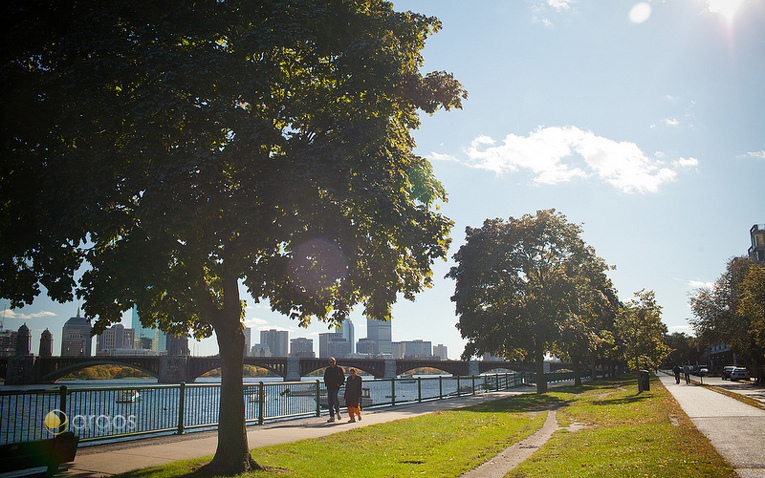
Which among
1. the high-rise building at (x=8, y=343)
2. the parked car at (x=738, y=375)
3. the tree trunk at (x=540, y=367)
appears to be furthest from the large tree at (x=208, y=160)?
the high-rise building at (x=8, y=343)

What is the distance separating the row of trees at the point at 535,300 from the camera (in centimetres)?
3228

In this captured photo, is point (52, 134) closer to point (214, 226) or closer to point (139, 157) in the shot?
point (139, 157)

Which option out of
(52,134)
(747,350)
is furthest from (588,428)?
(747,350)

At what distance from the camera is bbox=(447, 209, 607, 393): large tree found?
32250 millimetres

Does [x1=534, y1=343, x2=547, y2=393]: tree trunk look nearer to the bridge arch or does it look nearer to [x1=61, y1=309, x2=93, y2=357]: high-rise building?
the bridge arch

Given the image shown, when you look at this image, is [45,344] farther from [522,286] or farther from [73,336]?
[522,286]

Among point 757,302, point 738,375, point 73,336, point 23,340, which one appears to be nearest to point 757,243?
point 738,375

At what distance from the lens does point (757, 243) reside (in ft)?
311

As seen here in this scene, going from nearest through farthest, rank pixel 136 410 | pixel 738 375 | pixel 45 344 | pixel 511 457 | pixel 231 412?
pixel 231 412 → pixel 511 457 → pixel 136 410 → pixel 738 375 → pixel 45 344

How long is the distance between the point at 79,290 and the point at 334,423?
944cm

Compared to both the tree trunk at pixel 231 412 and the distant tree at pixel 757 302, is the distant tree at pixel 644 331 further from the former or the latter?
the tree trunk at pixel 231 412

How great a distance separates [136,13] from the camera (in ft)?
31.1

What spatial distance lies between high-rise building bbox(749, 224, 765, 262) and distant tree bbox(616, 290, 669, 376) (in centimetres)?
6962

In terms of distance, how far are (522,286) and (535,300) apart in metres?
2.56
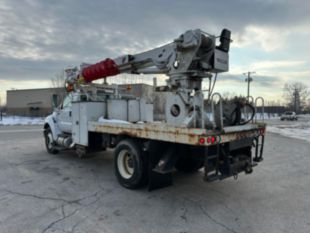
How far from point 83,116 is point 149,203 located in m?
3.06

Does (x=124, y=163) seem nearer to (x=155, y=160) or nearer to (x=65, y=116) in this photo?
(x=155, y=160)

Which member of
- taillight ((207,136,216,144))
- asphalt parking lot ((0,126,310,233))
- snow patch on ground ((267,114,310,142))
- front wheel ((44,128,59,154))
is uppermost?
taillight ((207,136,216,144))

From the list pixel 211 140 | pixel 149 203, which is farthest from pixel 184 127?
pixel 149 203

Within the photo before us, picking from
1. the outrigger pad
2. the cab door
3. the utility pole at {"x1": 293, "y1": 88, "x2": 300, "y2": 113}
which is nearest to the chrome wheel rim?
the outrigger pad

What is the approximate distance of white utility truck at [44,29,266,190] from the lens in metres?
3.91

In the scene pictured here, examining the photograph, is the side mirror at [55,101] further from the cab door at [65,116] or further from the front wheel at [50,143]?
the front wheel at [50,143]

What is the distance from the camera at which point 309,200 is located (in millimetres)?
4305

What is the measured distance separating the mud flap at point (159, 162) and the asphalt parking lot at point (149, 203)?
24 centimetres

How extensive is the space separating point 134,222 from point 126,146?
1.72 meters

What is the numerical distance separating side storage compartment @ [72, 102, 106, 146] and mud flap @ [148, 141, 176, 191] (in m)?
2.36

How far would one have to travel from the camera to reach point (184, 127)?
3783 mm

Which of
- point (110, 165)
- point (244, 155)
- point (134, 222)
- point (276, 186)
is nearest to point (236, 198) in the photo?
point (244, 155)

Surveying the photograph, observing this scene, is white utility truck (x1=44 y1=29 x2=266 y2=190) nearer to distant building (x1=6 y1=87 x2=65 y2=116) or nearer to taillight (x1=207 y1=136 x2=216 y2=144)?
taillight (x1=207 y1=136 x2=216 y2=144)

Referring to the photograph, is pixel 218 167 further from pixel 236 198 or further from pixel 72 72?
pixel 72 72
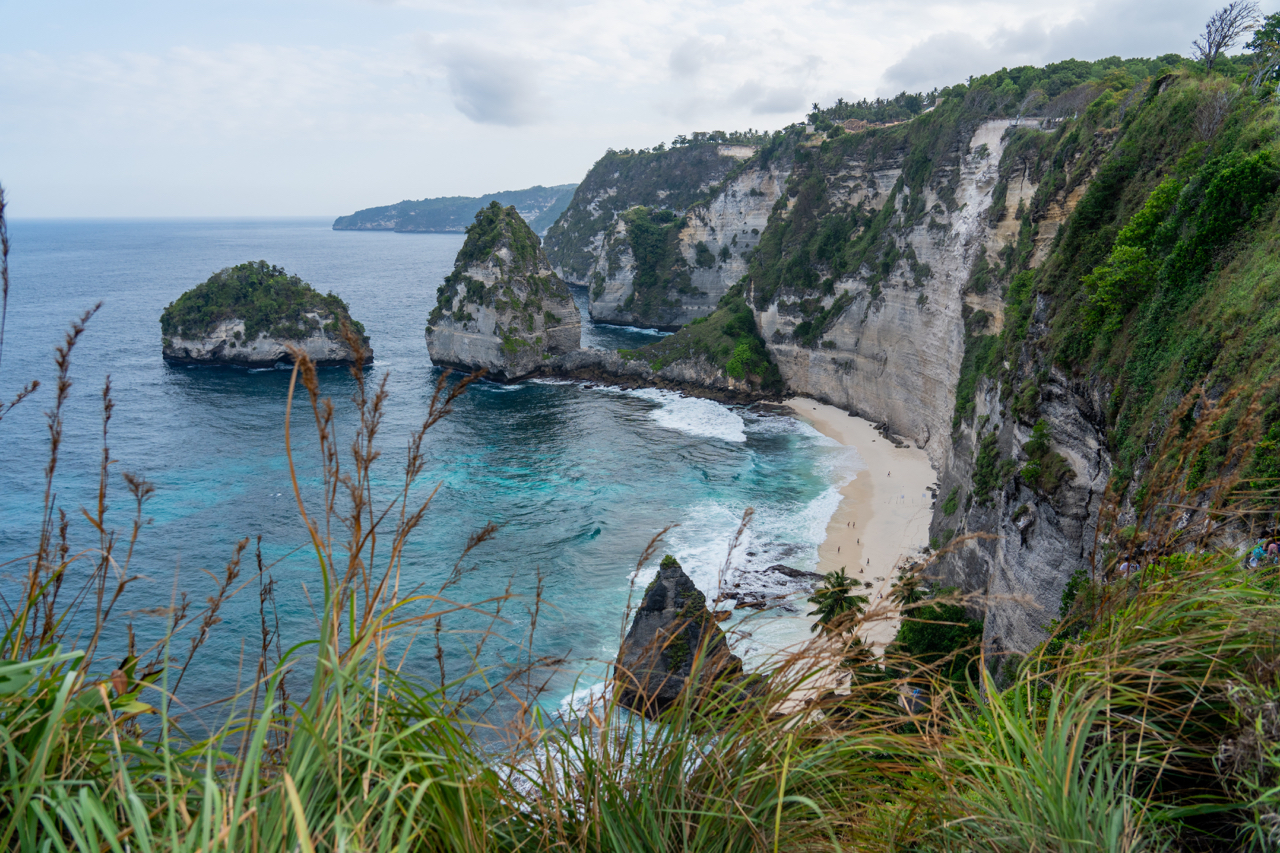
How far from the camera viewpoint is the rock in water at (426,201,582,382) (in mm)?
61938

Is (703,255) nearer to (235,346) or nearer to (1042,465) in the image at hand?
(235,346)

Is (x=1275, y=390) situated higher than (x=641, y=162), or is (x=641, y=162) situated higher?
(x=641, y=162)

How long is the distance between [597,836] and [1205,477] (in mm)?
9472

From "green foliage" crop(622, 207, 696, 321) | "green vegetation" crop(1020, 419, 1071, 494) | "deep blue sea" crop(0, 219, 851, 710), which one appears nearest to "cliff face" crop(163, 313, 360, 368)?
"deep blue sea" crop(0, 219, 851, 710)

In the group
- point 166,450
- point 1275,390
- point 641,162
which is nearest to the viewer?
point 1275,390

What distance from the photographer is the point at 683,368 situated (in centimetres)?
5997

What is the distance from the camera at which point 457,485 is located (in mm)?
38750

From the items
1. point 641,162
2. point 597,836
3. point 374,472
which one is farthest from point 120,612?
point 641,162

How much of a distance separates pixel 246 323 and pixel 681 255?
45.6 meters

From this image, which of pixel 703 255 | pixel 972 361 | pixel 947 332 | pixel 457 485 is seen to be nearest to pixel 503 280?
pixel 703 255

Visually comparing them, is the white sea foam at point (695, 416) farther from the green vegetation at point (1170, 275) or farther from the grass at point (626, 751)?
the grass at point (626, 751)

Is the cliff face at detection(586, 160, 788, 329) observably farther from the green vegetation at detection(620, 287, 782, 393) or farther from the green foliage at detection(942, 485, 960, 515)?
the green foliage at detection(942, 485, 960, 515)

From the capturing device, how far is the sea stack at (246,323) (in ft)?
206

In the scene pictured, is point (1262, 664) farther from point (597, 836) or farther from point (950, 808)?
point (597, 836)
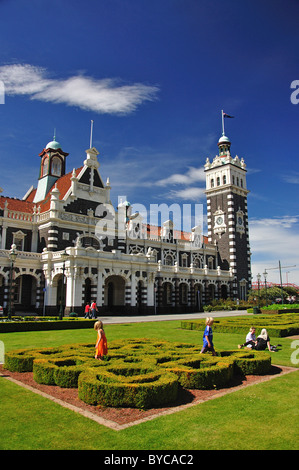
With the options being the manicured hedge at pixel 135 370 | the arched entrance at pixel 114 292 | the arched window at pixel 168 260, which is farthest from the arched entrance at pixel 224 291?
the manicured hedge at pixel 135 370

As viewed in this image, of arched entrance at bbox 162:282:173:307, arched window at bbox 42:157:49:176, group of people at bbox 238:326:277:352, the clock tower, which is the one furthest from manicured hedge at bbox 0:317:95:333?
the clock tower

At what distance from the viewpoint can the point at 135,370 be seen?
9922mm

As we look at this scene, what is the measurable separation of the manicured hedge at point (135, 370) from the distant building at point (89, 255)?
19.1 m

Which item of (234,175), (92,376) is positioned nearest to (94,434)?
(92,376)

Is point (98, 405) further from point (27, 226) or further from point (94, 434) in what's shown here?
point (27, 226)

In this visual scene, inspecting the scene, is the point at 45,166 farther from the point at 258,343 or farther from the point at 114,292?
the point at 258,343

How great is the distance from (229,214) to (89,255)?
1495 inches

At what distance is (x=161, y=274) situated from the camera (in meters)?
55.3

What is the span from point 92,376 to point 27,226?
4033 cm

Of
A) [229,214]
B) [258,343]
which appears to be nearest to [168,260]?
[229,214]

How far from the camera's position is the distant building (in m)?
41.3

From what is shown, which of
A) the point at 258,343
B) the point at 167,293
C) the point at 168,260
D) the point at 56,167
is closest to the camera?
the point at 258,343

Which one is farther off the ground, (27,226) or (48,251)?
(27,226)

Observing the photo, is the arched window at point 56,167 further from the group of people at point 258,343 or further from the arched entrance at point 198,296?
the group of people at point 258,343
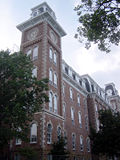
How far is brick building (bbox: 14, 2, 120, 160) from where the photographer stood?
68.9 feet

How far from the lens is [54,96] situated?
2478cm

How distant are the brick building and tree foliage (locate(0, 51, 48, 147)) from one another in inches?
202

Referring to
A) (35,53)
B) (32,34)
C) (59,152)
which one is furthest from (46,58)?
(59,152)

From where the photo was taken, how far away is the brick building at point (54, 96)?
21016mm

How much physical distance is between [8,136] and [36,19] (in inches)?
820

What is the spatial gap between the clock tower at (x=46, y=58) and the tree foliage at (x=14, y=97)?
492cm

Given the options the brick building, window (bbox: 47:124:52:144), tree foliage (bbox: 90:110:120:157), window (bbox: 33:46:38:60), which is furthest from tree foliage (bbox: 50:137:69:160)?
window (bbox: 33:46:38:60)

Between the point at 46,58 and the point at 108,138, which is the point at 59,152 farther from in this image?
the point at 46,58

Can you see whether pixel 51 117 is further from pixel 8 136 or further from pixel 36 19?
pixel 36 19

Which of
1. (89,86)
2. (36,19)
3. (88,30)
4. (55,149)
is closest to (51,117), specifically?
(55,149)

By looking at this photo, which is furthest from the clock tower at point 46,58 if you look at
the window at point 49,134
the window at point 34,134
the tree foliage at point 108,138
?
the tree foliage at point 108,138

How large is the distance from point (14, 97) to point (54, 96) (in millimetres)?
9335

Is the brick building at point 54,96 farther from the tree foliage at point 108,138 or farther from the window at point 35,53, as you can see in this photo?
the tree foliage at point 108,138

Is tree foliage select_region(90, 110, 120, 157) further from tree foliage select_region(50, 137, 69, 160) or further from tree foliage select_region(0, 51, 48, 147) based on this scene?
tree foliage select_region(0, 51, 48, 147)
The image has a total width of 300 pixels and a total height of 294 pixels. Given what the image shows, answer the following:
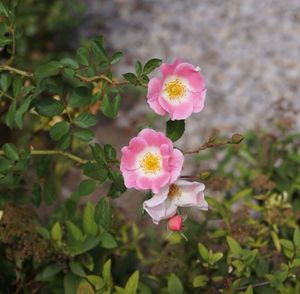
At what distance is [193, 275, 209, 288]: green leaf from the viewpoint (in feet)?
6.25

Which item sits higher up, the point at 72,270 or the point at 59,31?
the point at 72,270

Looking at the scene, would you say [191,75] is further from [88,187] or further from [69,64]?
[88,187]

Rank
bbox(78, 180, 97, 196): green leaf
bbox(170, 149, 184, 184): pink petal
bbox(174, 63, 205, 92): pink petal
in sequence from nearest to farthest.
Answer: bbox(170, 149, 184, 184): pink petal
bbox(174, 63, 205, 92): pink petal
bbox(78, 180, 97, 196): green leaf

# YOUR INSTRUCTIONS
Reproduce precisely the lines of the entries above, from the one containing "Can you see" through the final one, both ends included, and omit the pictures.

# COMPLETE RESPONSE
Can you see whether pixel 51 117 is further from pixel 8 136 or further from pixel 36 19?
pixel 36 19

Which of
1. (89,86)
2. (36,19)
3. (88,30)
4. (55,149)
is closest to (51,117), specifically?
(55,149)

By looking at this photo, which is furthest from the clock tower at point 46,58 if you look at
the window at point 49,134
the window at point 34,134
the tree foliage at point 108,138
?
the tree foliage at point 108,138

How large is the distance from point (14, 97) to point (54, 96) (in millimetres)?
9335

Is the brick building at point 54,96 farther from the tree foliage at point 108,138 or farther from the window at point 35,53, as you can see in this photo?
the tree foliage at point 108,138

Is tree foliage select_region(90, 110, 120, 157) further from tree foliage select_region(50, 137, 69, 160) or further from tree foliage select_region(0, 51, 48, 147) based on this scene?
tree foliage select_region(0, 51, 48, 147)
The image has a total width of 300 pixels and a total height of 294 pixels. Given what the image shows, answer the following:
At what distance is [193, 275, 209, 288]: green leaf from the viewpoint (in feet)?
6.25

Which item sits higher up, the point at 72,270 or the point at 59,31?
the point at 72,270

Looking at the scene, would you say [191,75] is further from [88,187] or further from [69,64]?
[88,187]

Rank
bbox(78, 180, 97, 196): green leaf
bbox(170, 149, 184, 184): pink petal
bbox(174, 63, 205, 92): pink petal
in sequence from nearest to farthest.
Answer: bbox(170, 149, 184, 184): pink petal
bbox(174, 63, 205, 92): pink petal
bbox(78, 180, 97, 196): green leaf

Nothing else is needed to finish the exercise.